Update the engine-testing forum post from "Easy engine to" through "the fastest laptop." by replacing every "time control" with "time limit", and give that passage back.

#### Document section:

┄┄┄┄┄┄

Easy engine to use for testing

Adam Hair · Post by **Adam Hair** » Tue Jun 05, 2012 3:26 am

stevemulligan wrote:If I have a bunch of old laptops, can I run a few games on those machines and then merge all the PGN files together to save time? Or do the specs on the machines need to be identical for that?

Identical specs are best, and necessary if you are looking for small changes in Elo, such as Bob is with Crafty. In your case, your engine is young and has much opportunity for gaining Elo. You could run the Crafty 19.17 benchmark ( here is a link to it : http://www.mediafire.com/?m25vbp8iy3qbrxd ) on each laptop. Use your chosen time control on the fastest computer. Then, use the chosen time control times the ratio of the benchmark on each laptop to the fastest laptop.

┄┄┄┄┄┄

#### Data for analysis:
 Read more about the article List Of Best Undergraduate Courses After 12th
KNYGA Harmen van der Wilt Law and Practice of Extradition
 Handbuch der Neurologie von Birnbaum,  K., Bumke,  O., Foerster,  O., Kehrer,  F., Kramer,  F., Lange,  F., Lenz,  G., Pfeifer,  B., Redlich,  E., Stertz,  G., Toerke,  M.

┄┄┄┄┄┄

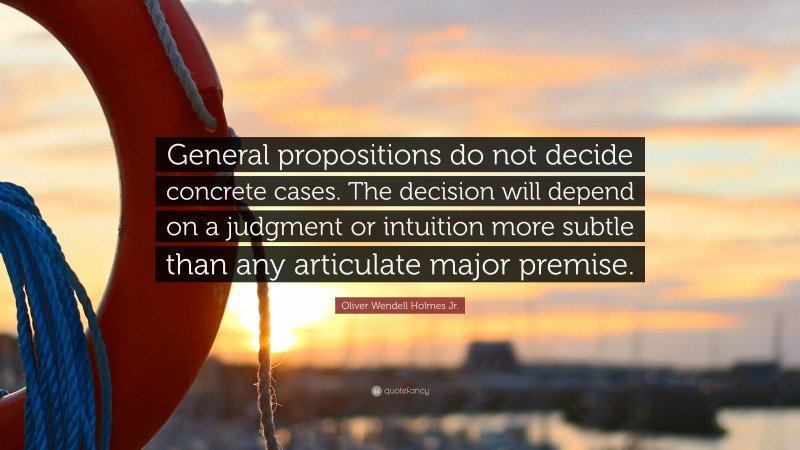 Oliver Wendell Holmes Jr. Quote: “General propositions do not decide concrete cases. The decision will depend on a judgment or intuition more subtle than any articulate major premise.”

┄┄┄┄┄┄

#### Solution for this exercise:
Easy engine to use for testing

Adam Hair · Post by **Adam Hair** » Tue Jun 05, 2012 3:26 am

stevemulligan wrote:If I have a bunch of old laptops, can I run a few games on those machines and then merge all the PGN files together to save time? Or do the specs on the machines need to be identical for that?

Identical specs are best, and necessary if you are looking for small changes in Elo, such as Bob is with Crafty. In your case, your engine is young and has much opportunity for gaining Elo. You could run the Crafty 19.17 benchmark ( here is a link to it : http://www.mediafire.com/?m25vbp8iy3qbrxd ) on each laptop. Use your chosen time limit on the fastest computer. Then, use the chosen time limit times the ratio of the benchmark on each laptop to the fastest laptop.